══ Given entries

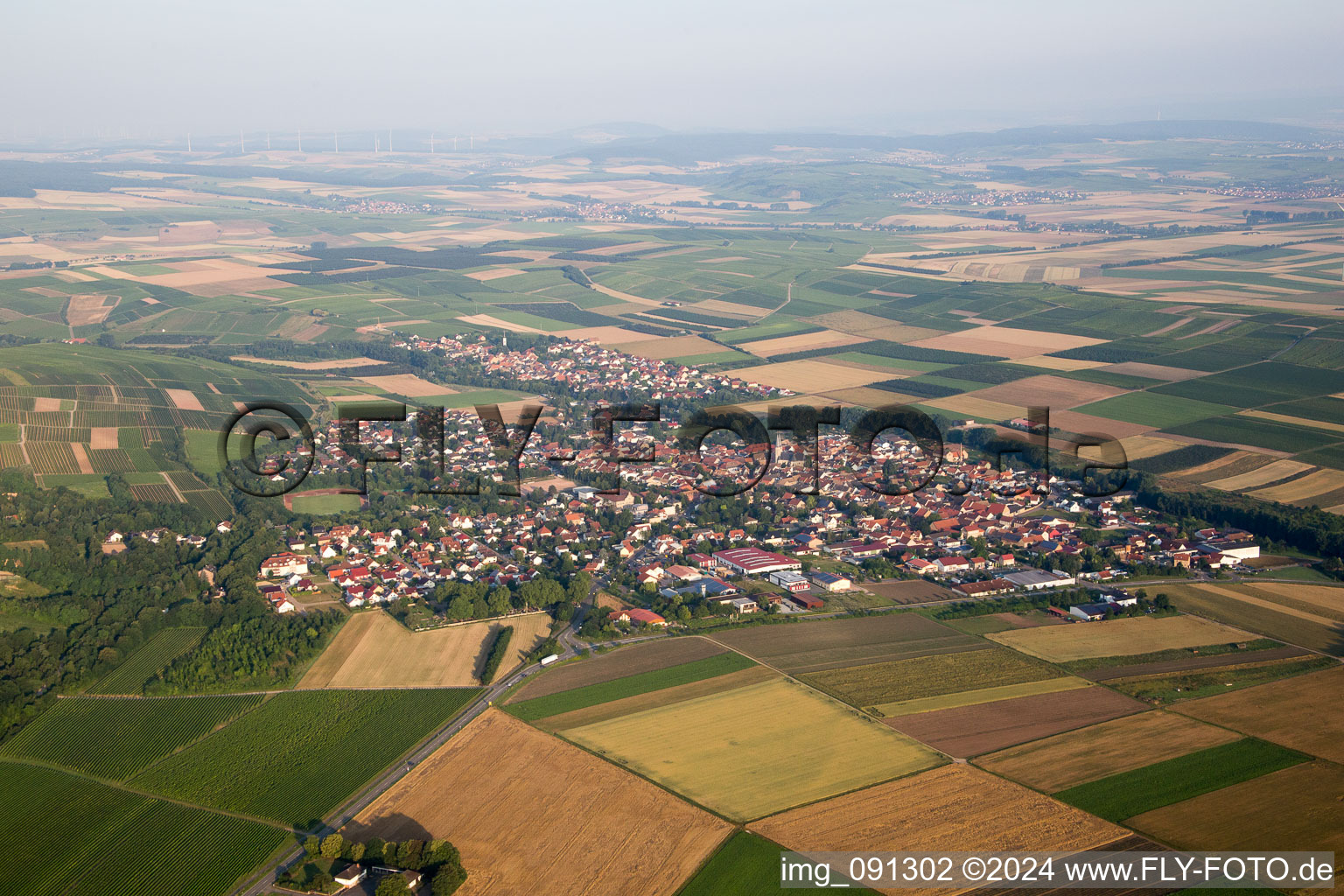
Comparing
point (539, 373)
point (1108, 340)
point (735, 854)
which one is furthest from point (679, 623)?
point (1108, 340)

════
══ Given entries

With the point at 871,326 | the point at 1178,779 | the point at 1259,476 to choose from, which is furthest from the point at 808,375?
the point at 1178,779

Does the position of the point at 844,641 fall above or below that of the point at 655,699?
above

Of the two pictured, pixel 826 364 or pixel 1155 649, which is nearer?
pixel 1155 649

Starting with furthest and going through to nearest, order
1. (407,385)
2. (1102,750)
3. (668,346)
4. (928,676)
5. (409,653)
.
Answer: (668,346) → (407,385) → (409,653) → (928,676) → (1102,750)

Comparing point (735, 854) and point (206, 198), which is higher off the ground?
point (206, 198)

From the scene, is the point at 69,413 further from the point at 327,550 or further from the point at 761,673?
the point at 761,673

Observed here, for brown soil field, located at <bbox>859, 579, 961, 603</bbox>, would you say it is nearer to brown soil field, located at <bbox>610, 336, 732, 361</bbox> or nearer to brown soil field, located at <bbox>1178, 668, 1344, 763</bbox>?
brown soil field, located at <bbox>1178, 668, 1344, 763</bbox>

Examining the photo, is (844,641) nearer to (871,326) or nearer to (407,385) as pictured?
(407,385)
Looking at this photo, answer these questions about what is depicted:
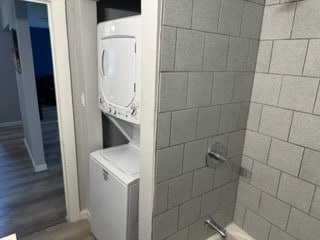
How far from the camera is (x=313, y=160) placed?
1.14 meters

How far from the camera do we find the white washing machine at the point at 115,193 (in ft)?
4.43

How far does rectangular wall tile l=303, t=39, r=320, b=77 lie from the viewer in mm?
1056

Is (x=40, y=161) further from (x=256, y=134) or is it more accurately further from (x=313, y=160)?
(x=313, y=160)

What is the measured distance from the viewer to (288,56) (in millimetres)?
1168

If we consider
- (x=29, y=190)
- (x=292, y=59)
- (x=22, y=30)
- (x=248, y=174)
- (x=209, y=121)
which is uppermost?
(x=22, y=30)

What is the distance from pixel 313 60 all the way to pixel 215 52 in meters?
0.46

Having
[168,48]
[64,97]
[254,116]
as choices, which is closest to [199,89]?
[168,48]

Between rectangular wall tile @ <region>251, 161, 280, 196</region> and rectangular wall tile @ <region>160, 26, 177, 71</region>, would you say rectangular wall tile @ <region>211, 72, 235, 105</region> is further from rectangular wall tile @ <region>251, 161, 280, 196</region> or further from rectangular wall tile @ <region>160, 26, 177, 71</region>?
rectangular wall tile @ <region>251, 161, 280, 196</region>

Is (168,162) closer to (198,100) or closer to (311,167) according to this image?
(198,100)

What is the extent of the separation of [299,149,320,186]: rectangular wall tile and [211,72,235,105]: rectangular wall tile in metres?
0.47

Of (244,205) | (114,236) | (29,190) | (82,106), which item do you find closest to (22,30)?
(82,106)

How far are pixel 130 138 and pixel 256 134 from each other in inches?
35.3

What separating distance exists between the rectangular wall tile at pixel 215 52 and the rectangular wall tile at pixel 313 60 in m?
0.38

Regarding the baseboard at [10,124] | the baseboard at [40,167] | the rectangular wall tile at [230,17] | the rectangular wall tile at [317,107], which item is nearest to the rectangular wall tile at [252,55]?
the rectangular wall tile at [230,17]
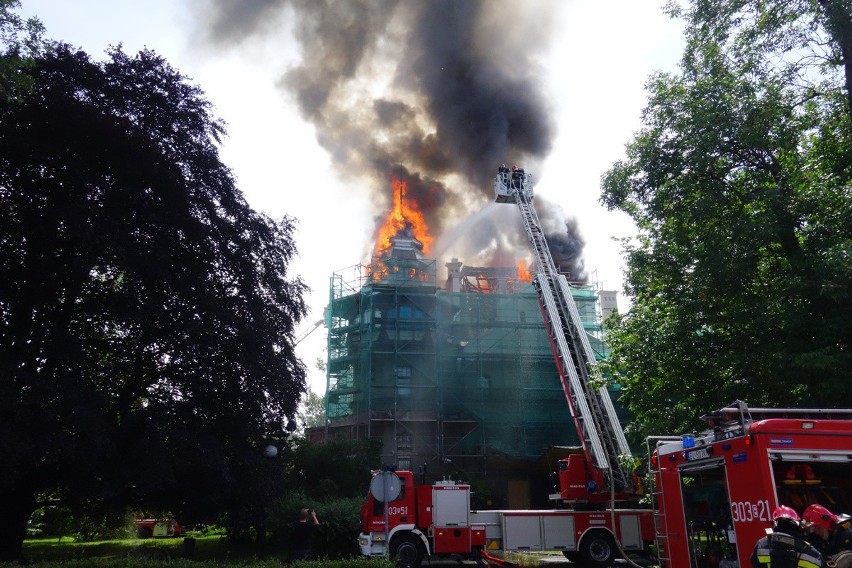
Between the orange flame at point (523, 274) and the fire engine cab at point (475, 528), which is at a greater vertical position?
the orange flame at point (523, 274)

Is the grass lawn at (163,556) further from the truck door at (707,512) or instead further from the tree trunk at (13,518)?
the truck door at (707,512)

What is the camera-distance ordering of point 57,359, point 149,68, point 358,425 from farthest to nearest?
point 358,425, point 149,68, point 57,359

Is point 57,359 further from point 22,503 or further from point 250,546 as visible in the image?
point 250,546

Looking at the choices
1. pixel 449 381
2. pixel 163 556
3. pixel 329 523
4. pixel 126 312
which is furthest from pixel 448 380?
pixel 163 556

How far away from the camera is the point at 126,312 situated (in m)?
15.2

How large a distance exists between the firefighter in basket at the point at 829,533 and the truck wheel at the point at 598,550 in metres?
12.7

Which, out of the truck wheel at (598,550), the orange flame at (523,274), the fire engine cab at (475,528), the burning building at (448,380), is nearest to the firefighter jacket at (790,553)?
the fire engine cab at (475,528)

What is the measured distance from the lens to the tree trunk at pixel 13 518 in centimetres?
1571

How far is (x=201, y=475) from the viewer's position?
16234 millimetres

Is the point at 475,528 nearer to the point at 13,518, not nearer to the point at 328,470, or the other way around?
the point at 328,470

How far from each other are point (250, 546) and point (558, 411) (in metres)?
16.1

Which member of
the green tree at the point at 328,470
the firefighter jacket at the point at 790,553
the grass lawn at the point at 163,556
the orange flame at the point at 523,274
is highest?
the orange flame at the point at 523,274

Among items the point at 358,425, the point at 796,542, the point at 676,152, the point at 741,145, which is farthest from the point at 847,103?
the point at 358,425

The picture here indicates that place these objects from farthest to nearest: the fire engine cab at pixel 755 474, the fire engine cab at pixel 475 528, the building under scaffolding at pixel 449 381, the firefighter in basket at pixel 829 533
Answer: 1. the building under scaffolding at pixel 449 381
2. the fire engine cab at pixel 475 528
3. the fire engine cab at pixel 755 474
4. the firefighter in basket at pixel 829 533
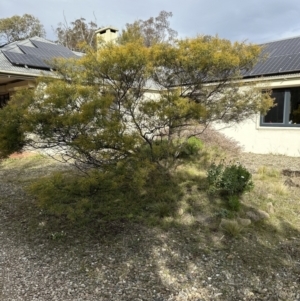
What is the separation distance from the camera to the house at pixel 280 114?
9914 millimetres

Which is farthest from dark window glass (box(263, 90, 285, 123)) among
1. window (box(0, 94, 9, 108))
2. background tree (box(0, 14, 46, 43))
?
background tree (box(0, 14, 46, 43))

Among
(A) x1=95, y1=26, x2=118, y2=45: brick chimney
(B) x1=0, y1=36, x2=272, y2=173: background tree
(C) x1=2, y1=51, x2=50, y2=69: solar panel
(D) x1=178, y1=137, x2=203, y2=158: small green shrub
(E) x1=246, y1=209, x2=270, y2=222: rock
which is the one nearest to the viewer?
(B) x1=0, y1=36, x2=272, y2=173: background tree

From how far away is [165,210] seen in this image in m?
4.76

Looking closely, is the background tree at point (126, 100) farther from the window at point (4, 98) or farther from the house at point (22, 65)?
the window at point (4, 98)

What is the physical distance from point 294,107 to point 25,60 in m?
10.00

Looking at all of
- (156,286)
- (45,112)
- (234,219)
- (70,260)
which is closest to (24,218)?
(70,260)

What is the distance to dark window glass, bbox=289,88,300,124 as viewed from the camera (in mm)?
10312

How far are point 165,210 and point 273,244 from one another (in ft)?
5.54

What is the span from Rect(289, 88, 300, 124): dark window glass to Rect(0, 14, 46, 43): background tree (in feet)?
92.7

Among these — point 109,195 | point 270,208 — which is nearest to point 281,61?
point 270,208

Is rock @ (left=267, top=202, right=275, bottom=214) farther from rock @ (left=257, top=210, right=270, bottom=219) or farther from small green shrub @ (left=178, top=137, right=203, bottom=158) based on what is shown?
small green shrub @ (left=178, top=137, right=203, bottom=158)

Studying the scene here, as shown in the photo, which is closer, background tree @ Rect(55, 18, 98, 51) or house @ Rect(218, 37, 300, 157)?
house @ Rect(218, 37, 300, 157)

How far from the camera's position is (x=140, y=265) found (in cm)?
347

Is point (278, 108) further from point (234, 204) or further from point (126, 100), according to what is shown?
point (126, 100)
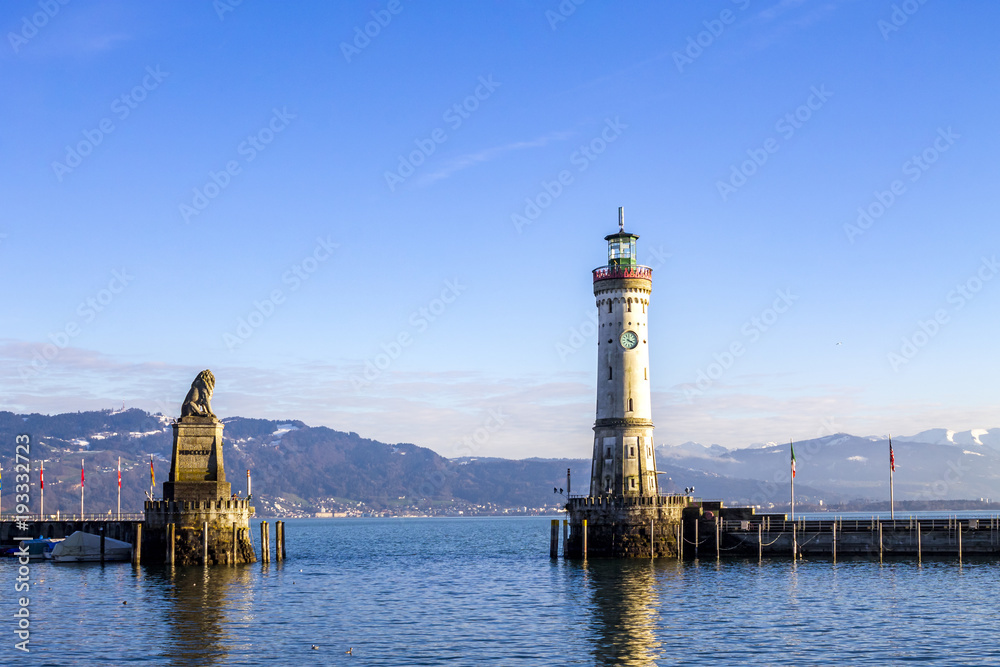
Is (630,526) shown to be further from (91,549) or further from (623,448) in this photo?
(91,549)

════
══ Given entries

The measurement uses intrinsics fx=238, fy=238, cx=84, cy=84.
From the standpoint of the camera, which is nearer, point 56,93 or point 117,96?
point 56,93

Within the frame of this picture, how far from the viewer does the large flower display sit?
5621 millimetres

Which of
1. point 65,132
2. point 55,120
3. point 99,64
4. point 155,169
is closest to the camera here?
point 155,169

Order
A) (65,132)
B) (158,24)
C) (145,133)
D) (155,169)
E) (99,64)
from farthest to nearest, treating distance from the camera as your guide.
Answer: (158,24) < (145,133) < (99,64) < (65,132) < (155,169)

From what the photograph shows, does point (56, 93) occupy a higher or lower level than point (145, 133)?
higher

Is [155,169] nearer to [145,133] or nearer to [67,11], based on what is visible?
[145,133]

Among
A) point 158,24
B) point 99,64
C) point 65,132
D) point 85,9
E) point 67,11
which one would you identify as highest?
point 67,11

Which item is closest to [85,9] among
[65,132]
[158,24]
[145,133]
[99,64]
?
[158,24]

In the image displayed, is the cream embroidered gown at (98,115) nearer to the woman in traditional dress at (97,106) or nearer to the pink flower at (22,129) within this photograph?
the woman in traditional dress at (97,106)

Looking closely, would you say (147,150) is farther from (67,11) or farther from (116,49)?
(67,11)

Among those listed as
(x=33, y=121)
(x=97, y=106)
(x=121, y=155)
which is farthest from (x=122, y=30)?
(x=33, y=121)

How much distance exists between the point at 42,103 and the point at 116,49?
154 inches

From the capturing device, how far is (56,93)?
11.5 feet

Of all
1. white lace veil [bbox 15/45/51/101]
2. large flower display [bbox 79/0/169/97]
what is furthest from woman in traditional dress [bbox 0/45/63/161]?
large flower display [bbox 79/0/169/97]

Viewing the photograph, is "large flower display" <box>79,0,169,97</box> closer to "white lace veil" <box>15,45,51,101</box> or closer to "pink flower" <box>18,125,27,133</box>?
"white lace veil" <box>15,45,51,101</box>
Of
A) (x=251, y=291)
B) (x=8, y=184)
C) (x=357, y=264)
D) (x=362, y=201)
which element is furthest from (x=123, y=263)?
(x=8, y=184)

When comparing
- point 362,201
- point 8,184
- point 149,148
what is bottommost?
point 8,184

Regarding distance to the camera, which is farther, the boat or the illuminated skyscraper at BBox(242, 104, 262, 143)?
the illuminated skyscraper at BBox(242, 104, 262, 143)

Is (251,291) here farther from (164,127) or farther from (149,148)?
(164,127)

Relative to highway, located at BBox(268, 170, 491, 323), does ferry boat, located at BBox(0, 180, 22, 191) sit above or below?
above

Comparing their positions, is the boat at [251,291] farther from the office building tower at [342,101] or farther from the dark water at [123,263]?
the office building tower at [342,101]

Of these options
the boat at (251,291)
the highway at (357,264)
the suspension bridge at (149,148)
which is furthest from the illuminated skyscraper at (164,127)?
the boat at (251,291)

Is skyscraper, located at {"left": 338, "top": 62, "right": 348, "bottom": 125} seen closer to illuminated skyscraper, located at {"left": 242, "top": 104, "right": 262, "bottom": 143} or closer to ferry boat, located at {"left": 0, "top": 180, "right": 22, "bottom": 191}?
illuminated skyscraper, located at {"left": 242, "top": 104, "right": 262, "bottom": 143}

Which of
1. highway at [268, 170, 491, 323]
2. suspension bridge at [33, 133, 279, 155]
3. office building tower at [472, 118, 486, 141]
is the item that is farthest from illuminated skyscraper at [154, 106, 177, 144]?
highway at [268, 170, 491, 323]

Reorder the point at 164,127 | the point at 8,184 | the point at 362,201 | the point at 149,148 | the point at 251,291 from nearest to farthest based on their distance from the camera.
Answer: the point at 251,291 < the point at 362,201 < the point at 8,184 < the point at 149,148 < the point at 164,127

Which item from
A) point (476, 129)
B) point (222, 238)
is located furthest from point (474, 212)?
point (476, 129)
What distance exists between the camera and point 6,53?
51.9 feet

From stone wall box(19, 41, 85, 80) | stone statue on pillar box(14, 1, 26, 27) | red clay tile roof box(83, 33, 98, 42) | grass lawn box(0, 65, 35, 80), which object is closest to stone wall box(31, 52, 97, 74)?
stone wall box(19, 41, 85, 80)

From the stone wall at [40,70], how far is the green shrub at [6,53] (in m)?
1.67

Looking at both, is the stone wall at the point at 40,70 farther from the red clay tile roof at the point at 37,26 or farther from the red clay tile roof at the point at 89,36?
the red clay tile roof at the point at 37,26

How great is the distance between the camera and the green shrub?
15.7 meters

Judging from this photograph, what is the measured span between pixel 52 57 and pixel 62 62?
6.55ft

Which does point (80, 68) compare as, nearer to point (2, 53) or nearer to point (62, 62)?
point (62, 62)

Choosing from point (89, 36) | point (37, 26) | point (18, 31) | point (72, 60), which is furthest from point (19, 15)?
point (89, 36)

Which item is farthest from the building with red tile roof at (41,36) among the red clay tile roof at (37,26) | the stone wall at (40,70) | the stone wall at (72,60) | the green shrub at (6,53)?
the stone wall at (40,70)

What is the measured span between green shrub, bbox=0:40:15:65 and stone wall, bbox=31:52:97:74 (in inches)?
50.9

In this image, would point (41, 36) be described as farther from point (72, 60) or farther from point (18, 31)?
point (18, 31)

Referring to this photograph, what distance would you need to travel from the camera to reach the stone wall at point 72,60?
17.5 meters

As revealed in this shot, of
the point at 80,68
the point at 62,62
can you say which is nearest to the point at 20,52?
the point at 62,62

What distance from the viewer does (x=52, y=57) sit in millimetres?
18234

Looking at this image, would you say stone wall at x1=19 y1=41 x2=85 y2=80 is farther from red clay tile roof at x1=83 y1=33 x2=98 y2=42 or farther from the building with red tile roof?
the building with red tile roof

════

How many lines in the material above contain the string "nearest", with case counting? Reply with the number alone.

* **Response below**: 10